Exercise goal ->
Answer these questions from the AR.Lucene page:
(a) Which version of Lucene.Net has AR.Lucene been tested with?
(b) What happens if you try to run AR.Lucene directly from your browser?
(c) Which version of Microsoft .Net is AR.Lucene built for?

-- START Page --

About AR.Lucene
AR.Lucene is a simple, free utility from Applied Relevance that allows you to explore Lucene.Net indexes. It provides some similar functionality as Luke and Lucli, except it is for Lucene.Net only.
AR.Lucene interacts with a Lucene index. You can:
- List all documents
- Search for documents
- List all fields
- Display search results
- Show count of documents
- Find and delete duplicate documents
AR.Lucene is easy to install and use (for a Windows command line utility, anyway). All input is through command-line arguements and output is plain text to the console, making it something of a RESTful command line utility.
AR.Lucene is very basic, but if there is enough interest, new features will be added over time.
System Requirements
AR.Lucene is a Microsoft .Net 2.0 application that will run on modern Microsoft operating systems.
It has only been tested with Lucene.Net 2.3.1. It is possible, but not guaranteed that it will work with newer indexes and indexes created with the Java version of Lucene.
Installation
First, download the AR.Lucene executable arlucene.exe. AR.Lucene is NOT an installer - it is a command line executable without a Windows interface. You should download it to your local hard drive and run it from the command prompt. If you try to run it directly from your browser, you will get an error message.
AR.Lucene is a stand-alone Windows executable. To install it, simply download it and put the executable in a convenient place on your hard drive. For best results, place it somewhere on your search path. For information on setting your system path, see http://support.microsoft.com/kb/310519.

-- END Page --
-- START Extracted material --

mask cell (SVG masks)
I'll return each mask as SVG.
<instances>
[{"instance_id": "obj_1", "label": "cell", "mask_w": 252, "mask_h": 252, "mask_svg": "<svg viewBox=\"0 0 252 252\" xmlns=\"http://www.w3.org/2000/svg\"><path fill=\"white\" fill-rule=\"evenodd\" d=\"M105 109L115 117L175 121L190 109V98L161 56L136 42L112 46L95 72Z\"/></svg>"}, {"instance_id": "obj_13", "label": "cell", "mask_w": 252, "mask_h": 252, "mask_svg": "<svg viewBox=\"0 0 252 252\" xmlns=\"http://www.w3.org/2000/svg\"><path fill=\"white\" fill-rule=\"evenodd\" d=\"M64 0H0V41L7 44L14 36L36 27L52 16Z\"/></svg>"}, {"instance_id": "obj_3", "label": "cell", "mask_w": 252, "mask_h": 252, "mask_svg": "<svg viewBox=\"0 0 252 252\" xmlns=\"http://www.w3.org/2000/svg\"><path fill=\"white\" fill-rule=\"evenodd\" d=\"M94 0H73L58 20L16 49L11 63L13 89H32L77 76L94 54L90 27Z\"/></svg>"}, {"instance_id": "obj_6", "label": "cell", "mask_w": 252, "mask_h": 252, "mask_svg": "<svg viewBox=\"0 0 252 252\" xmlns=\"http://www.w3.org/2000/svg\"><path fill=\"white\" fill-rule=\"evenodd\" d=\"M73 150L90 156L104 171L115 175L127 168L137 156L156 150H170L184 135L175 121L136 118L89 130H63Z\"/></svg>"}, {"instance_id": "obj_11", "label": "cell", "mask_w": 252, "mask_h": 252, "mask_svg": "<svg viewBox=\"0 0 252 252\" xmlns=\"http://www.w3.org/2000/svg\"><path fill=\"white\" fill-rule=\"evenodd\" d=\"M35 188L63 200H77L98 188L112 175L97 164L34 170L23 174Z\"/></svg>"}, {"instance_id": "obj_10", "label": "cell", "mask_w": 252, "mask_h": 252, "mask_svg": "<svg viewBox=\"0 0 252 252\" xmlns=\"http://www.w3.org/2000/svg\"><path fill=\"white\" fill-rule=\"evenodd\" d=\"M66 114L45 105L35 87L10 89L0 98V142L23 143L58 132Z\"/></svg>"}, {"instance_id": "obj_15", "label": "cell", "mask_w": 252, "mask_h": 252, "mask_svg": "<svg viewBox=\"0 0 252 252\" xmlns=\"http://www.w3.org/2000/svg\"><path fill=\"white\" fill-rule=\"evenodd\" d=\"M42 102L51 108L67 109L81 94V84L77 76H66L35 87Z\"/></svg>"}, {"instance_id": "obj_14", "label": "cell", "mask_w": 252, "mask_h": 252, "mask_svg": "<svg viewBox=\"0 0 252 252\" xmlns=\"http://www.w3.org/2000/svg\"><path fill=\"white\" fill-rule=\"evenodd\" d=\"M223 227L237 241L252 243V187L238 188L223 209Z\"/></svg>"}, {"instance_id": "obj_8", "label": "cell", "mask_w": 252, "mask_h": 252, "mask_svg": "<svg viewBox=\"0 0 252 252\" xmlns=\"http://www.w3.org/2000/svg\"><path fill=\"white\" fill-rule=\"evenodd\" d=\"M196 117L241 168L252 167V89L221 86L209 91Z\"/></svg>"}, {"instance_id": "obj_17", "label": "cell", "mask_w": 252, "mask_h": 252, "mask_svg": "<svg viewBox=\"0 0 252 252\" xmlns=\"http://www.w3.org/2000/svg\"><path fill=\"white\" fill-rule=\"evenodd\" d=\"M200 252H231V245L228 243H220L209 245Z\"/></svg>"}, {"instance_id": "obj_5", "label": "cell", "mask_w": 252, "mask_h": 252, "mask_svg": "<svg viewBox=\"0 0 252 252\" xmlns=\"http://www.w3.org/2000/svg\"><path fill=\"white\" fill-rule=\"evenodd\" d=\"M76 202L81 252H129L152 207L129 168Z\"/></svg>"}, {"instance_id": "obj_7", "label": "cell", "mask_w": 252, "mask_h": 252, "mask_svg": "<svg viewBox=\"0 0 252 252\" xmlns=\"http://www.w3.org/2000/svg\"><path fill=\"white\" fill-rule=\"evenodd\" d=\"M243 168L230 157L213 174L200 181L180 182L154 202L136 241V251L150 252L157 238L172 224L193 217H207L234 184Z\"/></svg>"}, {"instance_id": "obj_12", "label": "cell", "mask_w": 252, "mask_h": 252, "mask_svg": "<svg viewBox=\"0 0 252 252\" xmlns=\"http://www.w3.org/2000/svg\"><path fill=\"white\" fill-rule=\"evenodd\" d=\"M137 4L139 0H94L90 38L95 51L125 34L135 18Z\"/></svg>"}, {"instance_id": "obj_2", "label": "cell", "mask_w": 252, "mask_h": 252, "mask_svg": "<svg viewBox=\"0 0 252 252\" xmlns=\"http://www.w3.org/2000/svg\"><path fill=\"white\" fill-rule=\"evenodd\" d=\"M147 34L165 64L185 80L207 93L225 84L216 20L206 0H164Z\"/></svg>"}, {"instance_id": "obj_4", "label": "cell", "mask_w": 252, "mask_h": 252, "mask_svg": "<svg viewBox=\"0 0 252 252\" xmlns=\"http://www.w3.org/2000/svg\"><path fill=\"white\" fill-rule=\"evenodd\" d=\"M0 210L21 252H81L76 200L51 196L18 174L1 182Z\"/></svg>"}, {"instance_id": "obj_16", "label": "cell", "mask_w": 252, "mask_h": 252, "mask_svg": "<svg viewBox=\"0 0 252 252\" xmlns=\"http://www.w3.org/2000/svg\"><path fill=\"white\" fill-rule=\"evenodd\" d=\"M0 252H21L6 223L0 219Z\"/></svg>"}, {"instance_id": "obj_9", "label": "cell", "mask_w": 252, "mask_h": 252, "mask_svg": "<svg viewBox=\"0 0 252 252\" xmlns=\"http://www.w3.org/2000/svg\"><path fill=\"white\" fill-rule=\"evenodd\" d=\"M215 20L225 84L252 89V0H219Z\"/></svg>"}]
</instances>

-- END Extracted material --
-- START Extracted material --

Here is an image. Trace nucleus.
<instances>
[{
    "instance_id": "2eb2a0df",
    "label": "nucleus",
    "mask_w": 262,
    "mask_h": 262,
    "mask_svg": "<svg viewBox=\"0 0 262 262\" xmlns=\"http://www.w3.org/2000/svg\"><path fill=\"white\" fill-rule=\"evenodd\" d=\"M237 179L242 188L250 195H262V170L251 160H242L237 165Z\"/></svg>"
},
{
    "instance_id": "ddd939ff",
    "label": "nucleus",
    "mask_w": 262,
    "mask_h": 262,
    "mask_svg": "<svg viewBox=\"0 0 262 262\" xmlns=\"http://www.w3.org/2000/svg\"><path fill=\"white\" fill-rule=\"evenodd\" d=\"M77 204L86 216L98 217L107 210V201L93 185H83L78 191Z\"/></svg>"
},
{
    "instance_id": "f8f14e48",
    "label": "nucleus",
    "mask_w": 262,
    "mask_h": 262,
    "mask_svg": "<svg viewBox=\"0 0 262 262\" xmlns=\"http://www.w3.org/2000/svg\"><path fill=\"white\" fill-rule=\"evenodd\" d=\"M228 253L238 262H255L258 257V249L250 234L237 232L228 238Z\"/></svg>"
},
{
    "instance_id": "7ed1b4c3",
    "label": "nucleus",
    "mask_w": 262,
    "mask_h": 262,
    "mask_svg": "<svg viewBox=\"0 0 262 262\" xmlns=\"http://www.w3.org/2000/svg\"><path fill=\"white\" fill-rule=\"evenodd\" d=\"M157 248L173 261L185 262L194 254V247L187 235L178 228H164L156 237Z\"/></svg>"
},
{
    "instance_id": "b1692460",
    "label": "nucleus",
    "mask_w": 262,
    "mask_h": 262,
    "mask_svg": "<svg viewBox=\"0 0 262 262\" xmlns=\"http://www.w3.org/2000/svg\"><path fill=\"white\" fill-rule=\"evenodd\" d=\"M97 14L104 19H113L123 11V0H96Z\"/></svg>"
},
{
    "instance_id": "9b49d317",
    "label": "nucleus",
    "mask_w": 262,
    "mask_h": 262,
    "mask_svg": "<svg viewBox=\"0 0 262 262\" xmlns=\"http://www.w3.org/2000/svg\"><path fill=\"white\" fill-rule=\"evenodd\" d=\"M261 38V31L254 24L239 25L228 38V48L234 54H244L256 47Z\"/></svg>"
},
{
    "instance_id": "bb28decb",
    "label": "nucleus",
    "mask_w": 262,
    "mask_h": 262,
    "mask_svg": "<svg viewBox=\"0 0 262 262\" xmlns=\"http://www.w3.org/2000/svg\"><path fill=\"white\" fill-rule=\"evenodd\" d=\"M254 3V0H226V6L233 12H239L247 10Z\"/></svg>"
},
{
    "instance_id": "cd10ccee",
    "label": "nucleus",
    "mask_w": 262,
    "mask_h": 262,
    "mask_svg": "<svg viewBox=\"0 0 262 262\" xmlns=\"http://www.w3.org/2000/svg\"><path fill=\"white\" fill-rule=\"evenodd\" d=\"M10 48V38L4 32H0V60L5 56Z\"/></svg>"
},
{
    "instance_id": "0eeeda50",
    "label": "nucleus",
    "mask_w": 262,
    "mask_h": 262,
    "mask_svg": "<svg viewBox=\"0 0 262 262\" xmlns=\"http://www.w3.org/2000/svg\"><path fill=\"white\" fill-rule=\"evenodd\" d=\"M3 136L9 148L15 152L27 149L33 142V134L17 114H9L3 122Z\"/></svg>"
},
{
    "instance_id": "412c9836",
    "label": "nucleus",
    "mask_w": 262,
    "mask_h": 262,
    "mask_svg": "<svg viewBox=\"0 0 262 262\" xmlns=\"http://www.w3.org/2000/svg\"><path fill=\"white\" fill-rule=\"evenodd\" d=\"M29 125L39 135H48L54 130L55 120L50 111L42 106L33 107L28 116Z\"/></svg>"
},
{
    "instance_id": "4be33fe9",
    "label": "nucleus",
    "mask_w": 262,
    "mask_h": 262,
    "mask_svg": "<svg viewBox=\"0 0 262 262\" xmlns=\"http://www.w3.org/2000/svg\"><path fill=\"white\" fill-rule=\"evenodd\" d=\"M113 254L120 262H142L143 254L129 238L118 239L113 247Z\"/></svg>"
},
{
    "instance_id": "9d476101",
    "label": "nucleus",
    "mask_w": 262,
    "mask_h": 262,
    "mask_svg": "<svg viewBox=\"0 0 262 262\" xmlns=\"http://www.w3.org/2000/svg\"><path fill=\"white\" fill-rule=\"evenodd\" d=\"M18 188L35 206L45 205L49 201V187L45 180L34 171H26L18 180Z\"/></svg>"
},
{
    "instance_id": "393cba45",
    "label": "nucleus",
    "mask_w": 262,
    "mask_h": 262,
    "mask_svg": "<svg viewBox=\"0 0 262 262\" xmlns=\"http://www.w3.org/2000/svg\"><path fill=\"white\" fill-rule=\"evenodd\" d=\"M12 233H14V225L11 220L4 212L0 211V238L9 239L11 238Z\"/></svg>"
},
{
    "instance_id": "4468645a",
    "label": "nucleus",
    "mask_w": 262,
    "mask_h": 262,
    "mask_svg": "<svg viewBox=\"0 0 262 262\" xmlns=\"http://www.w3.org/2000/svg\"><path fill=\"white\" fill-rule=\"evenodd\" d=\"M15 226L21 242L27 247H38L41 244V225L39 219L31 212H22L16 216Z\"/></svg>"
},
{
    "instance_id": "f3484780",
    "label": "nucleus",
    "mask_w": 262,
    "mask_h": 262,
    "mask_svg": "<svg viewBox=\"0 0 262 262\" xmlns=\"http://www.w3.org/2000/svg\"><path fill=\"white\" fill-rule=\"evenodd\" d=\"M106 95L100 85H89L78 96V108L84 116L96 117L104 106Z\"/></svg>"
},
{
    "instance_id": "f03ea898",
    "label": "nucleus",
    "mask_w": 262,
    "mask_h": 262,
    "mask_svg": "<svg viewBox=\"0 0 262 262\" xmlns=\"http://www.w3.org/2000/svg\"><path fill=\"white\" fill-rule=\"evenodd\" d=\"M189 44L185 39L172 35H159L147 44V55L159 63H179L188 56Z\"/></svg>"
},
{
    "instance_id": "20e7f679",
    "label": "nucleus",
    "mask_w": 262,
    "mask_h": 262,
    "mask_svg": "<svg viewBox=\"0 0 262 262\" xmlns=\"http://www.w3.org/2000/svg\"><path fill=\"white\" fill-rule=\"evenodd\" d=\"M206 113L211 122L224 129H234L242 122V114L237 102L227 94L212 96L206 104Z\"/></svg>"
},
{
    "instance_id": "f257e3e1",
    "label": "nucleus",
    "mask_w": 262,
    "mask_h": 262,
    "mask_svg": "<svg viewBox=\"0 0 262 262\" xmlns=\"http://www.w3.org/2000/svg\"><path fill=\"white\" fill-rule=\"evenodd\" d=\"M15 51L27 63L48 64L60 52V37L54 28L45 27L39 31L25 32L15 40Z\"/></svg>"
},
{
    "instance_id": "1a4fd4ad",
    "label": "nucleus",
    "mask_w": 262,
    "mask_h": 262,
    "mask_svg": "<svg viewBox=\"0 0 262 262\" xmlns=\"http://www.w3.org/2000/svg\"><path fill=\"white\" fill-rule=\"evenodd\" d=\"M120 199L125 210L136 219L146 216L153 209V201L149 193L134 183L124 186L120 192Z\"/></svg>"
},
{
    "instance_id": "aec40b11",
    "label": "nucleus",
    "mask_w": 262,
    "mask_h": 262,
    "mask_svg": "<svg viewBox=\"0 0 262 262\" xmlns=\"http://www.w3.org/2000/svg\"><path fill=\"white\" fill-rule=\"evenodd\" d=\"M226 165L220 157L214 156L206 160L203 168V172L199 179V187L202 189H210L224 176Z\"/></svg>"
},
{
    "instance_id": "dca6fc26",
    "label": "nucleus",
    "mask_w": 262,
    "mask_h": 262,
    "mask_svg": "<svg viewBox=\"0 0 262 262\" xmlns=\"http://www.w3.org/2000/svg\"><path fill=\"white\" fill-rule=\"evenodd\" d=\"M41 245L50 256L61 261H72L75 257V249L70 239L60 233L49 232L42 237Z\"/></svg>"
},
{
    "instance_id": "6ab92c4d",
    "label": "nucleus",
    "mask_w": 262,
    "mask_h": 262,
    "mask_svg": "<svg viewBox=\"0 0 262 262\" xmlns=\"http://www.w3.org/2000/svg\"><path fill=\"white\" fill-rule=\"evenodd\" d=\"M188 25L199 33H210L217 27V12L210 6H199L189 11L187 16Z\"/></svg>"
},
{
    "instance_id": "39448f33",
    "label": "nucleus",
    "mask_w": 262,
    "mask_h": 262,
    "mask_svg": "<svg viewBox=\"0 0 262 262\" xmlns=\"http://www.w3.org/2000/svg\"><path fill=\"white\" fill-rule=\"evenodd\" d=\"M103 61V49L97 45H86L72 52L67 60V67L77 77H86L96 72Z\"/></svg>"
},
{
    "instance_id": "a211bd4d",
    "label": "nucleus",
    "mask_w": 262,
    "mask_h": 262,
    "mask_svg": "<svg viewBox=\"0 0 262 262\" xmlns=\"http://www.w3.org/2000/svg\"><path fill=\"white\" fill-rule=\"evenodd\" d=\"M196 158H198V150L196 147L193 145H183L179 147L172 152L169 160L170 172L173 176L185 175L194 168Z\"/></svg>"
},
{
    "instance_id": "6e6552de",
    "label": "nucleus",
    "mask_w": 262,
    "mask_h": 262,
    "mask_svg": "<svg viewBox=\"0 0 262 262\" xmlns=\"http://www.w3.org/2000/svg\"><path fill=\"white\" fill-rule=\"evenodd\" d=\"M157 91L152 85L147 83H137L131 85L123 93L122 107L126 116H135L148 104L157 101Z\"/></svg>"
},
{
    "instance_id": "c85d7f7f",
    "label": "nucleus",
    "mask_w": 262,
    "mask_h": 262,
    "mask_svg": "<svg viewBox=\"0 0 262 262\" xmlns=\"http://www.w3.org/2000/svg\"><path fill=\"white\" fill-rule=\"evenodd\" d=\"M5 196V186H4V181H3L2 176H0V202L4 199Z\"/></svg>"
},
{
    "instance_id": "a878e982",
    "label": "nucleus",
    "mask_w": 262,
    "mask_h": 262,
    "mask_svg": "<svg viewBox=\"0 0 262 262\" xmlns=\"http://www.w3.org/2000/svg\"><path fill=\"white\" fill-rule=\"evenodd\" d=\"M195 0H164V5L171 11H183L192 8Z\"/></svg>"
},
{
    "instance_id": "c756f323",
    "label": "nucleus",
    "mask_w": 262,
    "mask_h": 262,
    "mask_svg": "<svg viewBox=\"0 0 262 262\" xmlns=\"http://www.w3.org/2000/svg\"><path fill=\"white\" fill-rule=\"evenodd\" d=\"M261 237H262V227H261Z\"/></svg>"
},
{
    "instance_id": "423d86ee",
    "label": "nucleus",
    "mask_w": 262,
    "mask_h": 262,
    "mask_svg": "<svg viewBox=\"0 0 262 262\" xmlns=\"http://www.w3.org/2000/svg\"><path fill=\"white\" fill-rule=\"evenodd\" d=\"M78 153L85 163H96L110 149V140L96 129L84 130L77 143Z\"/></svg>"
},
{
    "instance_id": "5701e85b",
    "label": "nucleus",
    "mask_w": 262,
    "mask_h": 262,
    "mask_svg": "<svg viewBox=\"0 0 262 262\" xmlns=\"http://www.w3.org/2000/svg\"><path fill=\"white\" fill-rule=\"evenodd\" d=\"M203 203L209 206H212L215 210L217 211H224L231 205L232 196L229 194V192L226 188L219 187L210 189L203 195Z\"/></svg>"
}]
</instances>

-- END Extracted material --

Response to this task ->
(a) Lucene.Net 2.3.1.
(b) You get an error message.
(c) Microsoft .Net 2.0.